Come learn about ongoing research into encouraging hummingbird predation on SWD adults. Dr. Juliet Carroll of Cornell NYS IPM will also discuss new research into better thresholds for monitoring SWD and how those thresholds will more accurately inform spray decisions. Managing crop canopy and weeds are also critical for SWD control.

If you don’t want to spray, ENYCHP will have current information on exclusion netting work over berries, so you can plan to cover your crop next year.

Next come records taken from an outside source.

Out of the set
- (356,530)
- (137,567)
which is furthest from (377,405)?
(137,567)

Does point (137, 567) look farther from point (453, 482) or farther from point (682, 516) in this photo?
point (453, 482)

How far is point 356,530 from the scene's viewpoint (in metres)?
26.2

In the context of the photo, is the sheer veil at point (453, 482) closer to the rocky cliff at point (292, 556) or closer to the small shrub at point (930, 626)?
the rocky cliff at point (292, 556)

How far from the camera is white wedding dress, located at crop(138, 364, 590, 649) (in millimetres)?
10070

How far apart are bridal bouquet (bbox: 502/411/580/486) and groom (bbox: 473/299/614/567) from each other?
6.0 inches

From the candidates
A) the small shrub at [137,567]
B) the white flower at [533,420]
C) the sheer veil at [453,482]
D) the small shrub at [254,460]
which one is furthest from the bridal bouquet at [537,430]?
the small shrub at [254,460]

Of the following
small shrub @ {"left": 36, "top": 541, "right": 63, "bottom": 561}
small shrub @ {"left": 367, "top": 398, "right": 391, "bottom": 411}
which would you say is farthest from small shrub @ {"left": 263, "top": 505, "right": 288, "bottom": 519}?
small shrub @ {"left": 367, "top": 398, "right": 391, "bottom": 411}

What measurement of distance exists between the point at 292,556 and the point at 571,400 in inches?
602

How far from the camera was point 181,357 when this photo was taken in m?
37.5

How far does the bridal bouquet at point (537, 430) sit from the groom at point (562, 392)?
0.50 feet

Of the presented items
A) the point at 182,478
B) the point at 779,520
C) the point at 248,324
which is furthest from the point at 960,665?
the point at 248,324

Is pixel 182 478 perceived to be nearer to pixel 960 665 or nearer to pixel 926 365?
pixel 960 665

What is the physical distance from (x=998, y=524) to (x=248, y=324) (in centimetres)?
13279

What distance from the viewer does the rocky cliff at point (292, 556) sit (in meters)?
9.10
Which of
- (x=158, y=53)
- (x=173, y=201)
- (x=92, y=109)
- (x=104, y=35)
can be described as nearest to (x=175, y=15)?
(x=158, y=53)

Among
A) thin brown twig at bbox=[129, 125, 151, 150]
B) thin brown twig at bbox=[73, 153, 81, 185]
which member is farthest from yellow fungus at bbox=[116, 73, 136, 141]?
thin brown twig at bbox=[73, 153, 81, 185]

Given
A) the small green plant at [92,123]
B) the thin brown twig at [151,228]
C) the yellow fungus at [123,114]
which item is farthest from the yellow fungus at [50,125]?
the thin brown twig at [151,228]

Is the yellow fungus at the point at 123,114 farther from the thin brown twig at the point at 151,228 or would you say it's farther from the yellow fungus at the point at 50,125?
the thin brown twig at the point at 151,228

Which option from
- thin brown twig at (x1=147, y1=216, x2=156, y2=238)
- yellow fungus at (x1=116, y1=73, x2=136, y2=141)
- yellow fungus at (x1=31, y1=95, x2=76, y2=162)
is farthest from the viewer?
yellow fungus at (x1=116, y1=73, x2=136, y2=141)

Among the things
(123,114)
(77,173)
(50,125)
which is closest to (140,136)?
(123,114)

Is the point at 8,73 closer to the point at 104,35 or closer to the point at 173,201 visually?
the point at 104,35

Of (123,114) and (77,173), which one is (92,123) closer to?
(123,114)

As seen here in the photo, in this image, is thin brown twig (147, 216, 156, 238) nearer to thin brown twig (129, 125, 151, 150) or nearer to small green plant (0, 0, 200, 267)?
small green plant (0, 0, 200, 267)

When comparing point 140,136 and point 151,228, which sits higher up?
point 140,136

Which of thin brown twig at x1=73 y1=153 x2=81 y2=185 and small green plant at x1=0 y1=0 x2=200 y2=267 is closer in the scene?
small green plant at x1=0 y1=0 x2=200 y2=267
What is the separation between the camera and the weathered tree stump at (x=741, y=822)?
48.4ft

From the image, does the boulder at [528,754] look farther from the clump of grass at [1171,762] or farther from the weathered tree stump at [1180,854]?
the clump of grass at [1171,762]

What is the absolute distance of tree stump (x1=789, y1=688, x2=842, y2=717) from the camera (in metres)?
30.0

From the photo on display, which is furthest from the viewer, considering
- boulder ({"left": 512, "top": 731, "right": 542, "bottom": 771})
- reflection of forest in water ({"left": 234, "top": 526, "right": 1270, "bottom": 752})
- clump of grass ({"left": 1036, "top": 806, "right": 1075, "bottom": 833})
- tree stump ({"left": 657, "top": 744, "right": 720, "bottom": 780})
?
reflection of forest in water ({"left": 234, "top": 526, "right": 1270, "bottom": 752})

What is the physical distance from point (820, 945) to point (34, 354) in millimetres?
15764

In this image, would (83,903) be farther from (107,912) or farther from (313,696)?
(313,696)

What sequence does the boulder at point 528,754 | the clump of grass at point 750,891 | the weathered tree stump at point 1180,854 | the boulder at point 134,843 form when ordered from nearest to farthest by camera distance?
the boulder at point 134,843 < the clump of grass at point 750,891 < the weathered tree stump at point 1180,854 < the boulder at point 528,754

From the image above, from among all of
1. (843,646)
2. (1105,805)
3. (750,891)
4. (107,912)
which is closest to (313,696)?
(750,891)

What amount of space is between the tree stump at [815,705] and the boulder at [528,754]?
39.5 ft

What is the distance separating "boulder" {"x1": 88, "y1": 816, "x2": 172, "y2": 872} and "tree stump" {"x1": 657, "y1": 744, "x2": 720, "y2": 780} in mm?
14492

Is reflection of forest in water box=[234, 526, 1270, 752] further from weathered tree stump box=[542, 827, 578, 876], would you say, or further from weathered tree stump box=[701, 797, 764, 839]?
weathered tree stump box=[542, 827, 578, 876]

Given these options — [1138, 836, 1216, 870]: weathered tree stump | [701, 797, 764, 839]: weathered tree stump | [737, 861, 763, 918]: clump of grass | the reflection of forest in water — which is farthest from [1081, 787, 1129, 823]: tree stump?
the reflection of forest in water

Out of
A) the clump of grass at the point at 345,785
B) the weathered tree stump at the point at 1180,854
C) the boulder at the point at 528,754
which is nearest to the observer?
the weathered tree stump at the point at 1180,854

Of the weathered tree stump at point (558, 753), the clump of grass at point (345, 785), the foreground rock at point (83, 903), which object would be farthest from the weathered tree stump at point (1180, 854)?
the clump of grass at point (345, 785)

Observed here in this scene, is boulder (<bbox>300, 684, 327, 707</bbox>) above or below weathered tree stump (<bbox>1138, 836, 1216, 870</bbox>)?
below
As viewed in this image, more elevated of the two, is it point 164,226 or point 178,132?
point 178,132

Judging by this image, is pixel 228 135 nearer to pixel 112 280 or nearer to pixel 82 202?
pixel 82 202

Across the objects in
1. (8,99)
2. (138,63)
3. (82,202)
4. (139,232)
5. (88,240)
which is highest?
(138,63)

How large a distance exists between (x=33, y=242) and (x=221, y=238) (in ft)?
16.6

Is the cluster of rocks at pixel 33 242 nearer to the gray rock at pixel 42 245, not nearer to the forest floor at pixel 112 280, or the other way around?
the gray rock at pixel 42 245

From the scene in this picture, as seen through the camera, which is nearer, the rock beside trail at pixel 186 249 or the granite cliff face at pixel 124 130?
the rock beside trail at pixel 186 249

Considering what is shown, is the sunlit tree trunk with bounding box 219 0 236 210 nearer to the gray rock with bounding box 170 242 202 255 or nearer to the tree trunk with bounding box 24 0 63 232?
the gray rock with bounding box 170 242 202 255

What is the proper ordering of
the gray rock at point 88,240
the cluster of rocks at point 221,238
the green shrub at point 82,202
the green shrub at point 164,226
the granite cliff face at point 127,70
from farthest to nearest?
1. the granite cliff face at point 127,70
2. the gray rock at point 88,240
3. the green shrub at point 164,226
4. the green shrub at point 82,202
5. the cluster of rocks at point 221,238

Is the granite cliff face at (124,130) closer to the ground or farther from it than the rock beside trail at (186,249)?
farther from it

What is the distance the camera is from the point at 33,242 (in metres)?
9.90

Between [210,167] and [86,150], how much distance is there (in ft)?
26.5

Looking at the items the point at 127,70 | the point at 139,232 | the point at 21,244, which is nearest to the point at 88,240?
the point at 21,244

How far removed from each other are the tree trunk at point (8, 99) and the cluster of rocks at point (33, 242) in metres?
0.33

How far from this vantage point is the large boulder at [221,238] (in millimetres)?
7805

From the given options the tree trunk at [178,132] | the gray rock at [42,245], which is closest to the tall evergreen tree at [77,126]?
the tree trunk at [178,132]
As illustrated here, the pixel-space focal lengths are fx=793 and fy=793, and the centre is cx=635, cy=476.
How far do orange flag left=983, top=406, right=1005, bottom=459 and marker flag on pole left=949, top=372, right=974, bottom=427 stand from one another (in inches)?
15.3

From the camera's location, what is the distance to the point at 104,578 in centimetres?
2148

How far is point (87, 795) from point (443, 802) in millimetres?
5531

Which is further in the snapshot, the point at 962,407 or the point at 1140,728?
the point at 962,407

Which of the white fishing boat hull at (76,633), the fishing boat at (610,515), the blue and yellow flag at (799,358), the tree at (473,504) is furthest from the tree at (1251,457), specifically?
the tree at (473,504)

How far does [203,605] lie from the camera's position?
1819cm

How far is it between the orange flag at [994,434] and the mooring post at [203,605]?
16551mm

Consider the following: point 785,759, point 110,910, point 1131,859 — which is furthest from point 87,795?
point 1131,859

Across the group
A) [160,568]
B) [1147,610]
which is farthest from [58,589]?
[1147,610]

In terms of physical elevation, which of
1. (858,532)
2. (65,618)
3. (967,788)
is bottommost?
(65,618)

Hummingbirds eat lots of small insects, including aphids and fruit flies, to supplement their nectar-rich diet. Up to 2000 per day!

DEC Credits Pending.

WHEN:
Wednesday, August 22, 2018
5:00 to 7:00 PM

LOCATION:
Gardenworks Farm
1055 County Rte 30
Salem, NY 12865

COST:  Free and Open to the public

Please Register online at:
https://enych.cce.cornell.edu/event.php?id=972
Or call Abby Henderson at 518-746-2553

More about hummingbirds is in the Hummingbirds SWD blog post.

Comments

2 Responses to “ Hummingbirds to control SWD – Workshop ”

  • Morgan Moore

    Currently I have 6 to 8 hummingbirds coming to my feeders. I have approximately an acre of mature blueberry bushes and I have yet to find any SWD evidence. I wonder if these two things are related.

  • jec3@cornell.edu

    Tough to say with certainty. SWD has a long span (50 or more days) for when it’s first caught or found across New York, unlike many other insect pests that are found, routinely, each year at about the same time throughout the state. Do keep an eye out for SWD infestations in your blueberries, as hummingbirds will be migrating south.